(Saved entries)
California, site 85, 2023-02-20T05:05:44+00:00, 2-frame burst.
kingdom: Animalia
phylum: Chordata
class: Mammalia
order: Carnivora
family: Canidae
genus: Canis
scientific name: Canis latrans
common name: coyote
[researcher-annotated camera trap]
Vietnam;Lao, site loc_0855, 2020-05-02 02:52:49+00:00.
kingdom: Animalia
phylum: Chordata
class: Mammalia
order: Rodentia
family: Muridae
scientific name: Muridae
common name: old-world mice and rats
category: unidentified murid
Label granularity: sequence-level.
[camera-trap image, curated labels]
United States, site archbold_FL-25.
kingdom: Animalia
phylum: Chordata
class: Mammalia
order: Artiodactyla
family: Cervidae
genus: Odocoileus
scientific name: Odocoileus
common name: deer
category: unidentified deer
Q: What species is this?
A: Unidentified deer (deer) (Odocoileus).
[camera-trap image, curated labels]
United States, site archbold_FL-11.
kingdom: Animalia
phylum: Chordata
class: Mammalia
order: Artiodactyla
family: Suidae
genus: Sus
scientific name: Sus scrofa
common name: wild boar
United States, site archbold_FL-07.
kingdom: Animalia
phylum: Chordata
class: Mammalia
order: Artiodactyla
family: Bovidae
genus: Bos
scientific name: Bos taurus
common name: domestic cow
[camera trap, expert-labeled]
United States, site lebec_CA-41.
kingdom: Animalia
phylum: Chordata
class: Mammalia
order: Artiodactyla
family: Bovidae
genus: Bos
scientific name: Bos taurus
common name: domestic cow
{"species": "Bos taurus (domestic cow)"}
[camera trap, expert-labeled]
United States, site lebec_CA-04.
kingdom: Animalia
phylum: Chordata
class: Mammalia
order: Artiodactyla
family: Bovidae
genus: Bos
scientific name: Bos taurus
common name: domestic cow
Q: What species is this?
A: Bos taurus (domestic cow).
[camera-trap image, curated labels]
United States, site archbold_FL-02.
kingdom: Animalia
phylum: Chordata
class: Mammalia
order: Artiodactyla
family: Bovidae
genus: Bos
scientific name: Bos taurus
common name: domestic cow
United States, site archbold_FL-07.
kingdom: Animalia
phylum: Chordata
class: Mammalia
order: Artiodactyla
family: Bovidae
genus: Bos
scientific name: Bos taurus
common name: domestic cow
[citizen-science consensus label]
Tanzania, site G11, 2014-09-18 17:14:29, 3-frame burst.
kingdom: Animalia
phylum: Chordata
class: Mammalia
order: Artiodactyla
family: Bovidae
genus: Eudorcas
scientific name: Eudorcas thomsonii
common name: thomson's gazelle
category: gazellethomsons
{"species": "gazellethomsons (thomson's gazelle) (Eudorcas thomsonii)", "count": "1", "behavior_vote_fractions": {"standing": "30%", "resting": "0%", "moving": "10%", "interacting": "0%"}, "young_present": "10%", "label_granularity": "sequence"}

[WHAT YOU HAVE TO DO]: Pull out every line in the data above that has the word "sequence".

[ANSWER SECTION]:
Label granularity: sequence-level.
{"species": "gazellethomsons (thomson's gazelle) (Eudorcas thomsonii)", "count": "1", "behavior_vote_fractions": {"standing": "30%", "resting": "0%", "moving": "10%", "interacting": "0%"}, "young_present": "10%", "label_granularity": "sequence"}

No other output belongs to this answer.